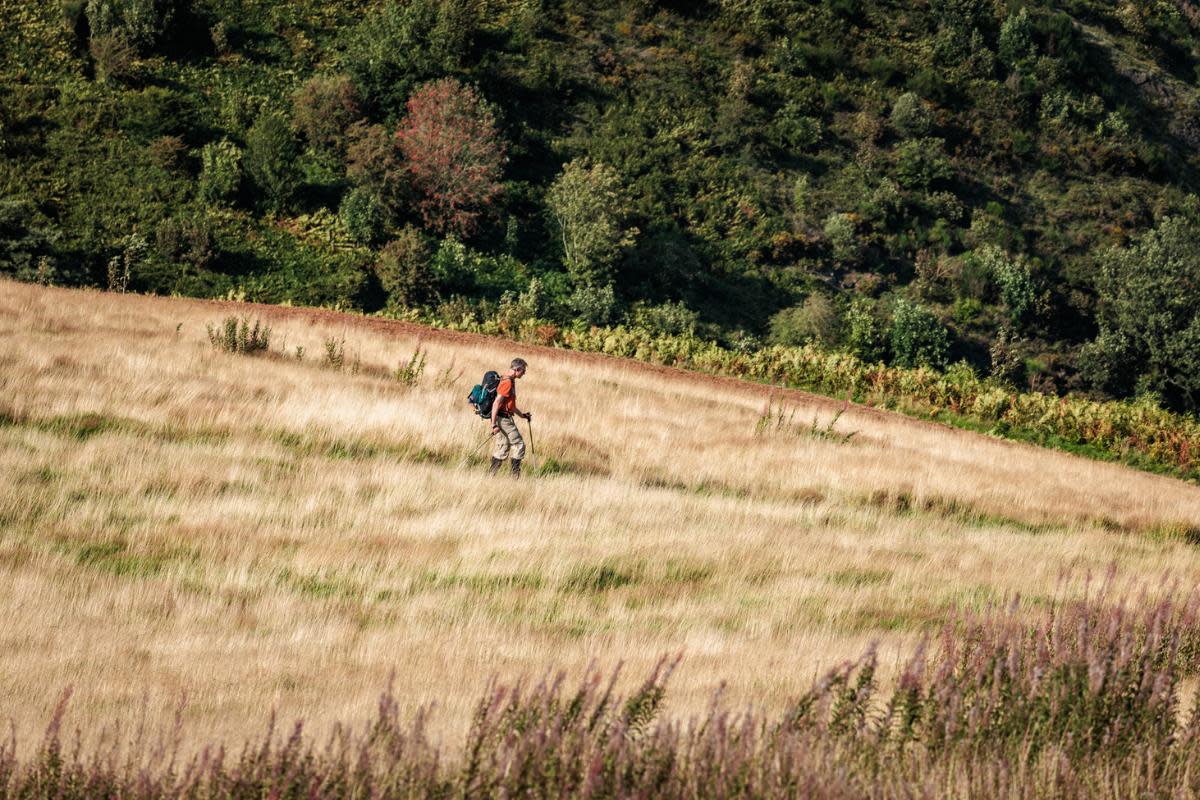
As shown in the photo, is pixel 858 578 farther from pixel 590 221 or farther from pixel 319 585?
pixel 590 221

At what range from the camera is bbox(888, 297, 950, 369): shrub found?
1734 inches

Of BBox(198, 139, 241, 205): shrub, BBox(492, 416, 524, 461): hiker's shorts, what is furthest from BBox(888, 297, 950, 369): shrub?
BBox(492, 416, 524, 461): hiker's shorts

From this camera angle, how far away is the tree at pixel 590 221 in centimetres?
4366

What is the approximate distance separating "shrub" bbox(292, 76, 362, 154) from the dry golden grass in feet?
89.7

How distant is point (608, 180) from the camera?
45.2 meters

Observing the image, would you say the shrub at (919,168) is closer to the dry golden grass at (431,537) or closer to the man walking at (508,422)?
the dry golden grass at (431,537)

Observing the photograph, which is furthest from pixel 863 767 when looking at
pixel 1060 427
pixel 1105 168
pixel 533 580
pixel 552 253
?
pixel 1105 168

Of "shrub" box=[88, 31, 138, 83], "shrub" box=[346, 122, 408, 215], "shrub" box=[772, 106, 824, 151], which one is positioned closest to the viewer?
"shrub" box=[346, 122, 408, 215]

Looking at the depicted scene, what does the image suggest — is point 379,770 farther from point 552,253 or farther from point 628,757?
point 552,253

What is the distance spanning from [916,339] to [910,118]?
1966 cm

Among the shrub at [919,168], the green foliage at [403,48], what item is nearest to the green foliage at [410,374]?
the green foliage at [403,48]

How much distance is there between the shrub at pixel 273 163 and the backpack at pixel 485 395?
33.9 m

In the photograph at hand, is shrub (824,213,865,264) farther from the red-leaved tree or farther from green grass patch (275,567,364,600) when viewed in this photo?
green grass patch (275,567,364,600)

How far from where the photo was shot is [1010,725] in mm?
5719
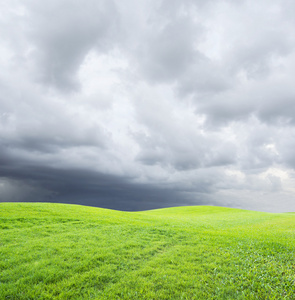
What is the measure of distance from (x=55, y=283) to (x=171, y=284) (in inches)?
222

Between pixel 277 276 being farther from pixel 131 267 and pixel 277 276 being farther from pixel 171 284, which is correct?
pixel 131 267

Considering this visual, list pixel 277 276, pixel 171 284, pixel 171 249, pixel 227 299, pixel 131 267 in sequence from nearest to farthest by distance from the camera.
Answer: pixel 227 299
pixel 171 284
pixel 277 276
pixel 131 267
pixel 171 249

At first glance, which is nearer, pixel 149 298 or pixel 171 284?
pixel 149 298

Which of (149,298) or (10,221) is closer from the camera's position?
(149,298)

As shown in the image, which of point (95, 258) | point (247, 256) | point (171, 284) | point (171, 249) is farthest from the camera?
point (171, 249)

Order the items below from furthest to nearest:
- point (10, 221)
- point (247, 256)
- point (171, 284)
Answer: point (10, 221)
point (247, 256)
point (171, 284)

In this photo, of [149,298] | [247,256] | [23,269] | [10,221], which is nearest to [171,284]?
[149,298]

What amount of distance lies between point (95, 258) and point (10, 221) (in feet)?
54.6

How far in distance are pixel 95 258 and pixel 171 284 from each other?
525cm

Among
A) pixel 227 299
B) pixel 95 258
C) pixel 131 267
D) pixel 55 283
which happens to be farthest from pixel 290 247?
pixel 55 283

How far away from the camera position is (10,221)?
22.8m

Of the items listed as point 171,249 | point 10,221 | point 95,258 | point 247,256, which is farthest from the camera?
point 10,221

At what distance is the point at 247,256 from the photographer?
1316 centimetres

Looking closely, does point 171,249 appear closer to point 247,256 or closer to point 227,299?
point 247,256
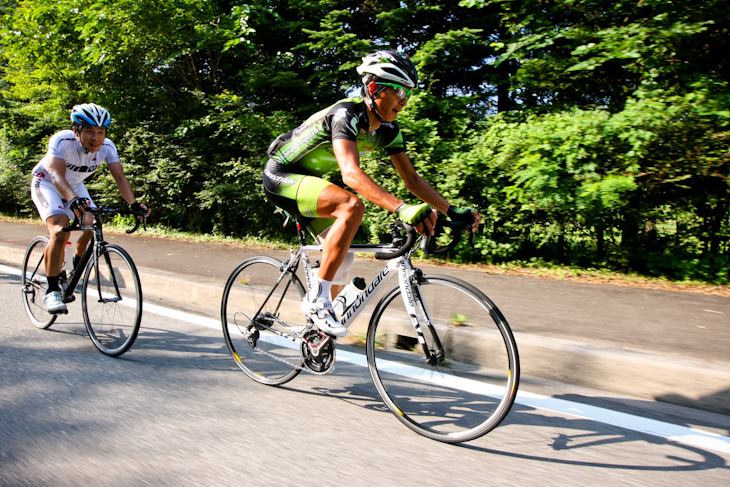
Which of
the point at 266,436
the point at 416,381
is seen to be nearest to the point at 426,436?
the point at 416,381

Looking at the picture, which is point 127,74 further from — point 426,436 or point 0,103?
point 426,436

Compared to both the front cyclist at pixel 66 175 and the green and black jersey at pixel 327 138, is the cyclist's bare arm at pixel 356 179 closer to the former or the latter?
the green and black jersey at pixel 327 138

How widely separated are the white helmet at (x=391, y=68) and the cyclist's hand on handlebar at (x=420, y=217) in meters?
0.80

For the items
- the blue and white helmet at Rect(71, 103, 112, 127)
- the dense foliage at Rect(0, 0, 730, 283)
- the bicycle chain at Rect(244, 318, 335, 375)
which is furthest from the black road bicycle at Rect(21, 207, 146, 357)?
the dense foliage at Rect(0, 0, 730, 283)

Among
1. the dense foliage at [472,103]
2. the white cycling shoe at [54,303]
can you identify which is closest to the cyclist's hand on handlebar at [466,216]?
the white cycling shoe at [54,303]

============================================================

• **Instructions to follow**:
Turn everything from the start of the listing down to the line containing "1734 inches" into a Markdown table with the columns Row and Text. Put a running number in Row and one line in Text, and leave out blank lines and the pictures.

• **Exercise response**:
| Row | Text |
|---|---|
| 1 | As shown in the photo, is pixel 858 578 farther from pixel 590 221 or farther from pixel 319 585? |
| 2 | pixel 590 221 |
| 3 | At what range from the camera is bbox(888, 297, 950, 369): shrub found? |
| 4 | 1734 inches |